#### What is expected
In the news report below about Brock Lesnar's drug test, transcribe the passage starting at "Lesnar is among" and ending at "The Associated Press.".

#### Reading text
— begin —
Former UFC heavyweight champion Brock Lesnar has been notified of a potential violation of the promotion’s anti-doping policy from an out-of-competition drug test administered on June 28.
Lesnar is among the most popular athletes in both mixed martial arts and professional wrestling. He beat Mark Hunt at UFC 200 in Las Vegas last weekend, handily winning his first MMA fight in nearly five years.
“We will get to the bottom of this,” Lesnar said in a statement provided exclusively to The Associated Press.
The AP also obtained copies of three letters from the U.S. Anti-Doping Agency to Lesnar, informing the fighter that he had passed tests on three samples submitted over a nine-day period in mid-June, mere days before the sample with the potential violation was collected.
Lesnar, who turned 39 this week, has been rigorously drug-tested since announcing his return to UFC competition last month. USADA typically requires an athlete to submit to testing for four months before a UFC competition, but Lesnar was allowed to be tested in a shorter window because of the short time between his announced comeback in June and his return fight in early July.
— end —
#### Data provided
— begin —
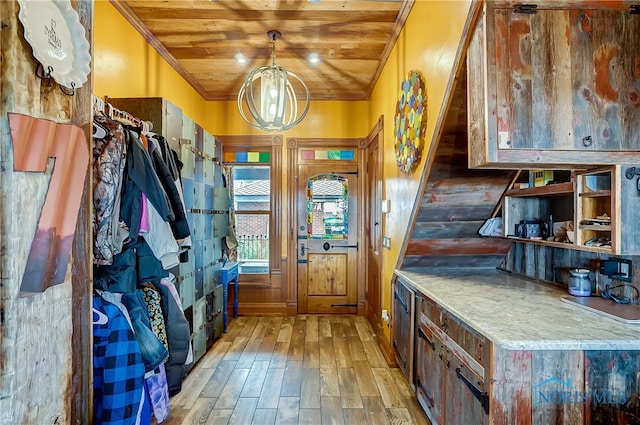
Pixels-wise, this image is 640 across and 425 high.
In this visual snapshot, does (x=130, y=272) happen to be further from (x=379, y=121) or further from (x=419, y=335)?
(x=379, y=121)

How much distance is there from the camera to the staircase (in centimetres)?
205

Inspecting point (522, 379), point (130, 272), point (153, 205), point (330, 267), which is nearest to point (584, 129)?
point (522, 379)

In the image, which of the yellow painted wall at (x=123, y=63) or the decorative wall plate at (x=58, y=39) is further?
the yellow painted wall at (x=123, y=63)

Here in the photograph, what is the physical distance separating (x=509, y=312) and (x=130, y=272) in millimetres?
1903

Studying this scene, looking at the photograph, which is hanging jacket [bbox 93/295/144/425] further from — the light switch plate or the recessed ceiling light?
the recessed ceiling light

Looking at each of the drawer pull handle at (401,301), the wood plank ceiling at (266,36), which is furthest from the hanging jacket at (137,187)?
the drawer pull handle at (401,301)

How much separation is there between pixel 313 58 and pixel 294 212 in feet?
6.25

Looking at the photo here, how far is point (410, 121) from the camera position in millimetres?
2525

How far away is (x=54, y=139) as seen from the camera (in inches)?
47.1

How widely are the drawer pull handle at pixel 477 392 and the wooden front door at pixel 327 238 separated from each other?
2942 millimetres

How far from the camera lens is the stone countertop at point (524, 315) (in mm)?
1247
— end —
#### Result of the task
Lesnar is among the most popular athletes in both mixed martial arts and professional wrestling. He beat Mark Hunt at UFC 200 in Las Vegas last weekend, handily winning his first MMA fight in nearly five years.
“We will get to the bottom of this,” Lesnar said in a statement provided exclusively to The Associated Press.